§ **EXERCISE SET**:
1) In the C thread, switch "integer type" to "integral type" and give everything from "3. 'a' has an" down to "unsigned int." again.
2) Name every person whose name appears inside square brackets in the C thread.
3) Carry on the thread about C conversions from where it stops.

§ **PROVIDED PASSAGE**:
=-=-=
3. 'a' has an integer type of lesser rank than signed int. If 'a' is
an unsigned type, and the entire range of values of that unsigned type
cannot be represented in a signed int, 'a' and 0 are both promoted to
unsigned int.

Again nit-picking (but since you did an exhaustive enumeration...): it was
my understanding that 'a' is first "promoted" to (in this case) unsigned;
there is no need to promote 0; then, in a subsequent step, 0 is _converted_
to unsigned; then the two unsigned values are compared.


Antoine

 

[Dan Pop]

Question for the experts: Does the C standard clarify what it
means by "compare equal to 0" anywhere? Is that 0 the literal 0
of type 'int', or the value you get by converting 0 to the type
of 'a'?

It means exactly what would happen if "(a) == 0" were explicitly written.
If a is subject to the integral promotions, it is promoted. Then, 0 is
converted to the type of a (conversion that is explicitly documented for
all scalar types) and the expression is evaluated.

Note, however, that the expression of relevance here is "(a) != 0" as this
is the actual test performed by "if (a)", but this doesn't change anything
in the above paragraph.

Is there any valid C program that could tell the difference?

Nope: the explicit "!= 0" can always be removed without affecting the
program correctness: if the expression was invalid before, it would be
invalid after and if it was correct before it would be correct after and
with identical semantics. As a matter of fact, even when the explicit
comparison is used, the abstract machine also performs an implicit
comparison, on the result of the != operator ;-)

Note to the newbies following this discussion: unless a is used as a
conceptual boolean (i.e. a flag) it's preferrable NOT to omit the
explicit comparison and to use NULL instead of 0 when testing pointers.

Dan

 

[James Kuyper]

Ok i see and accept, but just for the record, why not call it a cast? It was
implied that it was an implicit action.

Because the word "cast" refers specifically to the (sometype) syntax. If
the conversion is occurring without use of that syntax, it would be
rather odd to call it by a name that refers to the missing syntax. Would
you describe a 5-mile hike along a road as a 5-mile car-ride just
because a car could also be used to travel the same path?

 

[James Kanze]

|> > For the OP's benefit: The correct term for something that "acts
|> > like a cast" without the explicit "(sometype)" is an "implicit
|> > conversion."
=-=-=
§ **DATASET EXTRACT**:
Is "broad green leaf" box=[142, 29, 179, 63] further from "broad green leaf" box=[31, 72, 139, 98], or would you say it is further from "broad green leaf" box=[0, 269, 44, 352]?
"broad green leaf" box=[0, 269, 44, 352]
=-=-=
§ **RESULTS IN ORDER**:
1)
3. 'a' has an integral type of lesser rank than signed int. If 'a' is
an unsigned type, and the entire range of values of that unsigned type
cannot be represented in a signed int, 'a' and 0 are both promoted to
unsigned int.

2) Dan Pop, James Kuyper, James Kanze

3)
|> Ok i see and accept, but just for the record, why not call it a
|> cast? It was implied that it was an implicit action.

A cast is syntax, to specify a desired conversion. What a cast does is
a conversion.

 

[Mark F. Haigh]

Note to the newbies following this discussion: unless a is used as a
conceptual boolean (i.e. a flag) it's preferrable NOT to omit the
explicit comparison and to use NULL instead of 0 when testing pointers.

In *your* opinion. My eyes parse if(p) quicker than if(p != NULL).

Quoth the FAQ, question 5.3:

``Abbreviations'' such as if(p), though perfectly legal, are considered
by some to be bad style (and by others to be good style; see question
17.10).

You misrepresent your style opinions as objective fact. Boo!

Mark F. Haigh
(e-mail address removed)

 

[Dan Pop]

In *your* opinion. My eyes parse if(p) quicker than if(p != NULL).

What is not a matter of opinion is that if(p != NULL) is *correctly*
parsed by *any* reader, while if(p) isn't (otherwise there wouldn't be
a FAQ question dedicated to this very issue in the first place).

Therefore, it is a *fact* that if(p != NULL) is more readable than if(p).

Dan

 

[Wojtek Lerch]

What is not a matter of opinion is that if(p != NULL) is *correctly*
parsed by *any* reader, while if(p) isn't (otherwise there wouldn't be
a FAQ question dedicated to this very issue in the first place).

Therefore, it is a *fact* that if(p != NULL) is more readable than if(p).

Yes, but only according to your definition of readability, based on the
number of people on the planet who can correctly parse the given piece
of code. Apparently, in your opinion that's an appropriate definition
of readability in this context. But in some other people's opinion, it
may be less important how easily a completely newbie can misunderstand
our code, and more important how efficiently an experienced person can
read it.

In short, whether something is preferrable or not depends on who prefers it.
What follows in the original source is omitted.